Passage shown
+++
What are applications of rings & groups?
I am following a course in basic algebra, and we have covered rings & groups in class, but I am having trouble visualising them. Are there applications of group &/or ring theory that can be more easily visualized than the abstract object? For instance, are there objects, or properties of objects, that behave as elements of a group in physics, chemistry, or other fields?
Group theory may be viewed roughly as a general study of symmetry. In chemistry this applies to crystals via the study of crystallographic groups, and in art via wallpaper groups. For an example in physics, the Lie symmetry groups of partial differential equations play fundamental roles, e.g, governing conservation laws and separation of variables. See for example Weyl's Symmetry and Budden's Fascination of Groups.
+++
Supplied entries
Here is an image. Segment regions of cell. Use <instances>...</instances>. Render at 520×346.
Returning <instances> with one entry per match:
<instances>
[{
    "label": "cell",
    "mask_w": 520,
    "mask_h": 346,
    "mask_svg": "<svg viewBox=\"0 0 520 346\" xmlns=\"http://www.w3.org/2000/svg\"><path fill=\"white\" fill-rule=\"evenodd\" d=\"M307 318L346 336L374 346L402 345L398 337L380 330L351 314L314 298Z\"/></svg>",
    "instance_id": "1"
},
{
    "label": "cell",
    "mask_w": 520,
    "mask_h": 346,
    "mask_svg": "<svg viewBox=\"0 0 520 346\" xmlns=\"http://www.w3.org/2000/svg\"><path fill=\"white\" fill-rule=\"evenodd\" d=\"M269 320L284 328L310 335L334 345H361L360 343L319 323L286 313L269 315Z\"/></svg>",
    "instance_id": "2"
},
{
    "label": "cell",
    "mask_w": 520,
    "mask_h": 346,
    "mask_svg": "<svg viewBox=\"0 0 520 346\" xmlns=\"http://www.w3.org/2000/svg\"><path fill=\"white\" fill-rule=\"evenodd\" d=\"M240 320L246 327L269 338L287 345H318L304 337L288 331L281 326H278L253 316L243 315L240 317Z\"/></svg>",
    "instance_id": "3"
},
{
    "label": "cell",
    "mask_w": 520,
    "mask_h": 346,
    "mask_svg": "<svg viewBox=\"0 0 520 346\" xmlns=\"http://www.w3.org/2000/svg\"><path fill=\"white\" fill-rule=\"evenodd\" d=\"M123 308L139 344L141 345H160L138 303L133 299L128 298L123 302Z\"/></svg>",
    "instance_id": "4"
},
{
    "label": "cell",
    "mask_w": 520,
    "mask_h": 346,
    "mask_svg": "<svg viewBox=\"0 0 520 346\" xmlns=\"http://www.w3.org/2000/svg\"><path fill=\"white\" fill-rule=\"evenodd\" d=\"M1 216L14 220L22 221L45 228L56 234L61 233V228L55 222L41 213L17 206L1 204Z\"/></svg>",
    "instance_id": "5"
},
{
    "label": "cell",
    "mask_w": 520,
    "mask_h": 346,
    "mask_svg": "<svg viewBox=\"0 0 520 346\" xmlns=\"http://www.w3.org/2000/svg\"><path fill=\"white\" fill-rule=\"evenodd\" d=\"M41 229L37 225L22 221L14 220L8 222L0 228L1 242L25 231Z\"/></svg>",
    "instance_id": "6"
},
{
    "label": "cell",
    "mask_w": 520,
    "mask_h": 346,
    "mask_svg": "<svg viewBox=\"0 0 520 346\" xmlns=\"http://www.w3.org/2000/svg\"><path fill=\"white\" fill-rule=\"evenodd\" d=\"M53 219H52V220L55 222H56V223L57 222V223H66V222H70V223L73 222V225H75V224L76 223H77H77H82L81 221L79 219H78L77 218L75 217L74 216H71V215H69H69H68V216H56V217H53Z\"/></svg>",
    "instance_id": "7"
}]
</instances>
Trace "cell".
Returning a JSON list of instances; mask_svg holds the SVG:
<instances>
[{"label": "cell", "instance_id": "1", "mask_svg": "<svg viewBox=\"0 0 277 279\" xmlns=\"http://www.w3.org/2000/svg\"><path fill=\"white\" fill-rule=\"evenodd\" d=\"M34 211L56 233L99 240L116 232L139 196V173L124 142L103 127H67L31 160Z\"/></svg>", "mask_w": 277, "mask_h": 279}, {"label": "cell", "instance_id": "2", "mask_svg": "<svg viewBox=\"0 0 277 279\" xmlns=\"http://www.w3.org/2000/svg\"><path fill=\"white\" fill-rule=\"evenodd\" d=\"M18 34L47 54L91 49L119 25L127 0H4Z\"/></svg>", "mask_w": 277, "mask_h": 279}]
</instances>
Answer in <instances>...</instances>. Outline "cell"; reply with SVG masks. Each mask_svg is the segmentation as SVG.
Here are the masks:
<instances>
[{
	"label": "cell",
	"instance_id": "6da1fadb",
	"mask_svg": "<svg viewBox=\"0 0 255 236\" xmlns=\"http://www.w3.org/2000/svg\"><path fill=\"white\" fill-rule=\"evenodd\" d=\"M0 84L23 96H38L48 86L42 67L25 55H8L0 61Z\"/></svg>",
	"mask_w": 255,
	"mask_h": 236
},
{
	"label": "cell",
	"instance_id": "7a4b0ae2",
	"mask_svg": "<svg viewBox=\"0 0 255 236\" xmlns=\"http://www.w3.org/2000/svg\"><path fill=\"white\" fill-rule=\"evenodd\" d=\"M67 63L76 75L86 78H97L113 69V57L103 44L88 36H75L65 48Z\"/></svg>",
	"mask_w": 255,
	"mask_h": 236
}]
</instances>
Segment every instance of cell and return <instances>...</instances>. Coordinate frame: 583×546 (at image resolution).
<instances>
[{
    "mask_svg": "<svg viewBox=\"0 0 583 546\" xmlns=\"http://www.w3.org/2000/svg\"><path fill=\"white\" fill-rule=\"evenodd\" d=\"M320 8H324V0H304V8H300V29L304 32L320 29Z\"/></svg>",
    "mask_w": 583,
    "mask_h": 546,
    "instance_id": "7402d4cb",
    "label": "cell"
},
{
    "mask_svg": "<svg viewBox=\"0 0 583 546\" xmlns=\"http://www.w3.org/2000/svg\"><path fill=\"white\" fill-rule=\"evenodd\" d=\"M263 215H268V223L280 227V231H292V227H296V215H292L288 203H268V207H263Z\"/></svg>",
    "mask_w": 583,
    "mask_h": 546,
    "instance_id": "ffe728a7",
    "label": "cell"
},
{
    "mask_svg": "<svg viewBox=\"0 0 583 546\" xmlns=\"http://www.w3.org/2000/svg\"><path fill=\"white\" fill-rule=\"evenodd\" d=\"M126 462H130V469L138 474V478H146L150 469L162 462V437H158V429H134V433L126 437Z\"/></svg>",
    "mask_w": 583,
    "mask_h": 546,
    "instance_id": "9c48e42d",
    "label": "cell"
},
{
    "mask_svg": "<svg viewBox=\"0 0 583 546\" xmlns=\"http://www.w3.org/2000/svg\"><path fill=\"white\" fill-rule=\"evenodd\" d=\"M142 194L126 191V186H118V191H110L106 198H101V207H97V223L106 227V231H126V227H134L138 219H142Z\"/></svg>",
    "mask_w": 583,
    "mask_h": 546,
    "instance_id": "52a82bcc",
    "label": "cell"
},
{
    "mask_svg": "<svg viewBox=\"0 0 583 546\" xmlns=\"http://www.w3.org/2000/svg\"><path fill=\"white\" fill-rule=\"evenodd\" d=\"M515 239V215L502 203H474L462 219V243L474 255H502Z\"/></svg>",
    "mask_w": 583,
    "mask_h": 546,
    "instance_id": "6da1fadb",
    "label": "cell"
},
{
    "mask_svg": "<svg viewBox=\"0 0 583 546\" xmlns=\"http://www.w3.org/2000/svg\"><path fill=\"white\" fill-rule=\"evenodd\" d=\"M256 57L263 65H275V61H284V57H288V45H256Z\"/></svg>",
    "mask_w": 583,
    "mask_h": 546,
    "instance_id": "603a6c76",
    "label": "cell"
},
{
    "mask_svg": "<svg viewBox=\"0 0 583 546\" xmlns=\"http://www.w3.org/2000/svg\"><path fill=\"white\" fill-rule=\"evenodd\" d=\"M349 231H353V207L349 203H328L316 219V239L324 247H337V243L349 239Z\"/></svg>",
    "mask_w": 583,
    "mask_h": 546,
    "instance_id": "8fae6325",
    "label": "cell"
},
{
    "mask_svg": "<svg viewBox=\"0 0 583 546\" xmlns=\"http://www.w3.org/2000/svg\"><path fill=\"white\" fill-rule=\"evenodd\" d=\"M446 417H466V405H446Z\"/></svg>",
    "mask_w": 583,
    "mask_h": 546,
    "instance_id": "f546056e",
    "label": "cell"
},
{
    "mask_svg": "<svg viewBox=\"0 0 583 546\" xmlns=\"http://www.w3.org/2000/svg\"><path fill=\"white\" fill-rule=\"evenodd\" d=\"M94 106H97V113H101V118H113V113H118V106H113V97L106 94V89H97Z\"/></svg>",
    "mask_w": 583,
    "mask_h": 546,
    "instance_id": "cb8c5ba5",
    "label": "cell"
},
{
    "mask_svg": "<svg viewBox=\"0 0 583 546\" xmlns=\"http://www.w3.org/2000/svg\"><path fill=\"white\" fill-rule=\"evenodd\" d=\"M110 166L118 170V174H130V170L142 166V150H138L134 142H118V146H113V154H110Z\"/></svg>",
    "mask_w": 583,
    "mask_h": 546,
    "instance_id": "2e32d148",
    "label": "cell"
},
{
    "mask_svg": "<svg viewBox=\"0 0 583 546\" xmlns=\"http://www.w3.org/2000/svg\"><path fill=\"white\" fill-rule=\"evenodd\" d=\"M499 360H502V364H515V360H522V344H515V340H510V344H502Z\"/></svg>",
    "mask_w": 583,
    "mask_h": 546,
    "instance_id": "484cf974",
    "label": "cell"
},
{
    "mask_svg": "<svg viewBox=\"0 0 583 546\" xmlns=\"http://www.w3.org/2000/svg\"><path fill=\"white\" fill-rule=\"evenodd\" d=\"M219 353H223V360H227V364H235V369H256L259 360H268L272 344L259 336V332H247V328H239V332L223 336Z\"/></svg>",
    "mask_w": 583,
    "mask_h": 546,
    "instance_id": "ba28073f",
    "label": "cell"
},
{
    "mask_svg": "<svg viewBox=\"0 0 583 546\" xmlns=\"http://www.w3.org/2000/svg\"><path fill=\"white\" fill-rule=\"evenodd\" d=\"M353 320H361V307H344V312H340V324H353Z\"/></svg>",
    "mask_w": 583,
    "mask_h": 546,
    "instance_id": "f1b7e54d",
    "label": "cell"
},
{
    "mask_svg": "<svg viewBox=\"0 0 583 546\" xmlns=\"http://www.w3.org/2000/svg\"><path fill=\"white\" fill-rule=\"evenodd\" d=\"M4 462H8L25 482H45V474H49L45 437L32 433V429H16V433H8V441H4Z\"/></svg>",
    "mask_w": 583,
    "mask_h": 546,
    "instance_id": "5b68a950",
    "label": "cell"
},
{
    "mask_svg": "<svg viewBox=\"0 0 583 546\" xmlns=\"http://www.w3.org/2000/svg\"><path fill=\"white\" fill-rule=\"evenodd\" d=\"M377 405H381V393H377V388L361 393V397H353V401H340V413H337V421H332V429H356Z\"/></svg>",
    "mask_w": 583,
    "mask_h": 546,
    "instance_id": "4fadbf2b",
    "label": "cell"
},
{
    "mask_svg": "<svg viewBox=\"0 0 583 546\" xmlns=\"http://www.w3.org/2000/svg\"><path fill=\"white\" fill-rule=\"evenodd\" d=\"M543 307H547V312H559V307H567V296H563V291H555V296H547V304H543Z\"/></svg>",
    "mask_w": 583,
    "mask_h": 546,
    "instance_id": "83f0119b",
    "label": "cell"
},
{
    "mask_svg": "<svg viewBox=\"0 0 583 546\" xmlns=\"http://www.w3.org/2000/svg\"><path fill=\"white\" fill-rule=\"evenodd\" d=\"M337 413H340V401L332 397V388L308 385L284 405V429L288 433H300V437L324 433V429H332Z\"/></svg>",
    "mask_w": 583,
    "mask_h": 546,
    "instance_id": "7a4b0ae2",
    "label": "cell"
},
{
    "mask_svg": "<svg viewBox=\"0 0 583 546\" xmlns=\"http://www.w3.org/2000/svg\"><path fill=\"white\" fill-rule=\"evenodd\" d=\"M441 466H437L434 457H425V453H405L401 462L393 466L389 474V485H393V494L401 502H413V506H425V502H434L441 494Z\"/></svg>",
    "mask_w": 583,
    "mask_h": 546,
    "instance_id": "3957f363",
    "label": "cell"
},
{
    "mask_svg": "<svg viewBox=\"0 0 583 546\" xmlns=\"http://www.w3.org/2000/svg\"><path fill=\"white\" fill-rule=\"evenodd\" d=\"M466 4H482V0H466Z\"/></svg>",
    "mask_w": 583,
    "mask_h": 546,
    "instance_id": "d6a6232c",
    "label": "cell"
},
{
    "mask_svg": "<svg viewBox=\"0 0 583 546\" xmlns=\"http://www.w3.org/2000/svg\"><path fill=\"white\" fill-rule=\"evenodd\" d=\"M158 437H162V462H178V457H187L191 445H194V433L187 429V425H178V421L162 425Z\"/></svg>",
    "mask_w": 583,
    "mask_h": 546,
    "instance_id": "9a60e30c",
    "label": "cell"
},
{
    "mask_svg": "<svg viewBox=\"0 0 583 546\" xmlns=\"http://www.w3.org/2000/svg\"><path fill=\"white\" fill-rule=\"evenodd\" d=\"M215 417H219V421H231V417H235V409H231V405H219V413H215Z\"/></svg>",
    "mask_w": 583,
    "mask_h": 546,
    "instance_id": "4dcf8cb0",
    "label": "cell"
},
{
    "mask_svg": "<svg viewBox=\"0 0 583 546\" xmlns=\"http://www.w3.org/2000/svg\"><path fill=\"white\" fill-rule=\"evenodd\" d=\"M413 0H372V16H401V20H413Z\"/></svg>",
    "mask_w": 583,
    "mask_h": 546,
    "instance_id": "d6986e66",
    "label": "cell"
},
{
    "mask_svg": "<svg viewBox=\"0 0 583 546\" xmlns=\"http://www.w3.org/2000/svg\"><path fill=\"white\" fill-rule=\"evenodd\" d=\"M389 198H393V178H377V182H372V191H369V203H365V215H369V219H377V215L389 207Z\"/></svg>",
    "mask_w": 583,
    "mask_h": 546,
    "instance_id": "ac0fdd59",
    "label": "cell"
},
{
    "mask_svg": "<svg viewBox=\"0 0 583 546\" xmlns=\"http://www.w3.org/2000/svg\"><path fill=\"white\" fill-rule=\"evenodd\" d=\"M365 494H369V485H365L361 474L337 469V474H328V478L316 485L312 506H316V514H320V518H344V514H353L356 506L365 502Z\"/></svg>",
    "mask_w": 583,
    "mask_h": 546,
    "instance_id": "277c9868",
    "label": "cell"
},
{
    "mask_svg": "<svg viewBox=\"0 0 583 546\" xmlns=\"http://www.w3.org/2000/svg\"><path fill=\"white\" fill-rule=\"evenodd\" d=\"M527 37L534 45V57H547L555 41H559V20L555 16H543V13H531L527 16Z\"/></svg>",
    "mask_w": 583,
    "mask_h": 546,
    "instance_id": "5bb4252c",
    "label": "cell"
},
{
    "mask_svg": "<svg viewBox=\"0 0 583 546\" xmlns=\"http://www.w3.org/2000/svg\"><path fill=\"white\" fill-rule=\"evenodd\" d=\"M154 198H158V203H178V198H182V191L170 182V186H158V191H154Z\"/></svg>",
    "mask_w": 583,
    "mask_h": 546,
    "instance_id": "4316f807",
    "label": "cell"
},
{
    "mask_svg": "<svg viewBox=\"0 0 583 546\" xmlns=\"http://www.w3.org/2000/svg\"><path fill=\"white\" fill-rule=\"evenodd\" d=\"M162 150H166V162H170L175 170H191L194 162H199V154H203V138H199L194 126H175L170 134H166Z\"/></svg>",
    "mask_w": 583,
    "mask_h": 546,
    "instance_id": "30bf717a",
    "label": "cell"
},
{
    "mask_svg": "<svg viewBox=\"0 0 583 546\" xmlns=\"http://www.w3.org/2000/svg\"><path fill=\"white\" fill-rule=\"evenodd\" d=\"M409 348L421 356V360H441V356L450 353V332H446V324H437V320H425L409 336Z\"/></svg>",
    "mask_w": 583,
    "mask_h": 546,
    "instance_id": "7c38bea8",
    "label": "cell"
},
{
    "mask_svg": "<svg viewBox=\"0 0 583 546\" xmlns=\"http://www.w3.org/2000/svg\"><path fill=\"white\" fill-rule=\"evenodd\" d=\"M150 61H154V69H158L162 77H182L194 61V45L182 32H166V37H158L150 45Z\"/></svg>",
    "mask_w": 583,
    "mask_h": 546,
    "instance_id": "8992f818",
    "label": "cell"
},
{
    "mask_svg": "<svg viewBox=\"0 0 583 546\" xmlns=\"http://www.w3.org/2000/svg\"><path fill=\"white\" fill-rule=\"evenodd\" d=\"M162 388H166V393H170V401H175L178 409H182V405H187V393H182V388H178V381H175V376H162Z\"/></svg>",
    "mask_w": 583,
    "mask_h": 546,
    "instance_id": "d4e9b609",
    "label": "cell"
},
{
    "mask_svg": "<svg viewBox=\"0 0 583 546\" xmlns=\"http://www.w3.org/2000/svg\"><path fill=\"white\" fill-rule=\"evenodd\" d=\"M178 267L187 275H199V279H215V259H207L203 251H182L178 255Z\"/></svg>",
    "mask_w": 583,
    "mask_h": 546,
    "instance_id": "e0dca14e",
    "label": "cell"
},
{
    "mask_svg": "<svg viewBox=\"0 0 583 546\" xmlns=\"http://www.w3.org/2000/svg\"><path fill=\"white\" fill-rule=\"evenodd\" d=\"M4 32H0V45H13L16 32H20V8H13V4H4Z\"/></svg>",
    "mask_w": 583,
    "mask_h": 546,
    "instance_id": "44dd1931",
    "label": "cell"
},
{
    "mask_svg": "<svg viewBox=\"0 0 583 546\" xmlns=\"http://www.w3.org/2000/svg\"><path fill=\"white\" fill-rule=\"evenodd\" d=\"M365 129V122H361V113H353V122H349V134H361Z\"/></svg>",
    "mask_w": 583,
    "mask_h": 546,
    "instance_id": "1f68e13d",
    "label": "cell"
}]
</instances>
+++
Goals
a – Render the records as a Markdown table with the columns "Row" and "Line": everything from the first line of the records down to the line containing "308L139 344L141 345H160L138", both included. Number the rows and leave out blank lines.
b – Write the next part of the thread on applications of rings and groups, picking up after its last sentence.

The answers
a –
| Row | Line |
|---|---|
| 1 | Here is an image. Segment regions of cell. Use <instances>...</instances>. Render at 520×346. |
| 2 | Returning <instances> with one entry per match: |
| 3 | <instances> |
| 4 | [{ |
| 5 |     "label": "cell", |
| 6 |     "mask_w": 520, |
| 7 |     "mask_h": 346, |
| 8 |     "mask_svg": "<svg viewBox=\"0 0 520 346\" xmlns=\"http://www.w3.org/2000/svg\"><path fill=\"white\" fill-rule=\"evenodd\" d=\"M307 318L346 336L374 346L402 345L398 337L380 330L351 314L314 298Z\"/></svg>", |
| 9 |     "instance_id": "1" |
| 10 | }, |
| 11 | { |
| 12 |     "label": "cell", |
| 13 |     "mask_w": 520, |
| 14 |     "mask_h": 346, |
| 15 |     "mask_svg": "<svg viewBox=\"0 0 520 346\" xmlns=\"http://www.w3.org/2000/svg\"><path fill=\"white\" fill-rule=\"evenodd\" d=\"M269 320L284 328L310 335L334 345H361L360 343L319 323L286 313L269 315Z\"/></svg>", |
| 16 |     "instance_id": "2" |
| 17 | }, |
| 18 | { |
| 19 |     "label": "cell", |
| 20 |     "mask_w": 520, |
| 21 |     "mask_h": 346, |
| 22 |     "mask_svg": "<svg viewBox=\"0 0 520 346\" xmlns=\"http://www.w3.org/2000/svg\"><path fill=\"white\" fill-rule=\"evenodd\" d=\"M240 320L246 327L269 338L287 345H318L304 337L288 331L281 326H278L253 316L243 315L240 317Z\"/></svg>", |
| 23 |     "instance_id": "3" |
| 24 | }, |
| 25 | { |
| 26 |     "label": "cell", |
| 27 |     "mask_w": 520, |
| 28 |     "mask_h": 346, |
| 29 |     "mask_svg": "<svg viewBox=\"0 0 520 346\" xmlns=\"http://www.w3.org/2000/svg\"><path fill=\"white\" fill-rule=\"evenodd\" d=\"M123 308L139 344L141 345H160L138 303L133 299L128 298L123 302Z\"/></svg>", |

b –
Dihedral groups arise frequently in art and nature. Many of the decorative designs used on floor coverings, pottery, and buildings have one of the dihedral groups as a group of symmetry. Corporation logos are rich sources of dihedral symmetry. Chrysler’s logo has D5 as a symmetry group, and that of Mercedes-Benz has D3. The ubiquitous five-pointed star has symmetry group D5. The phylum Echinodermata contains many sea animals (such as starfish, sea cucumbers, feather stars, and sand dollars) that exhibit patterns with D5 symmetry. Chemists classify molecules according to their symmetry. Moreover, symmetry considerations are applied in orbital calculations, in determining energy levels of atoms and molecules, and in the study of molecular vibrations.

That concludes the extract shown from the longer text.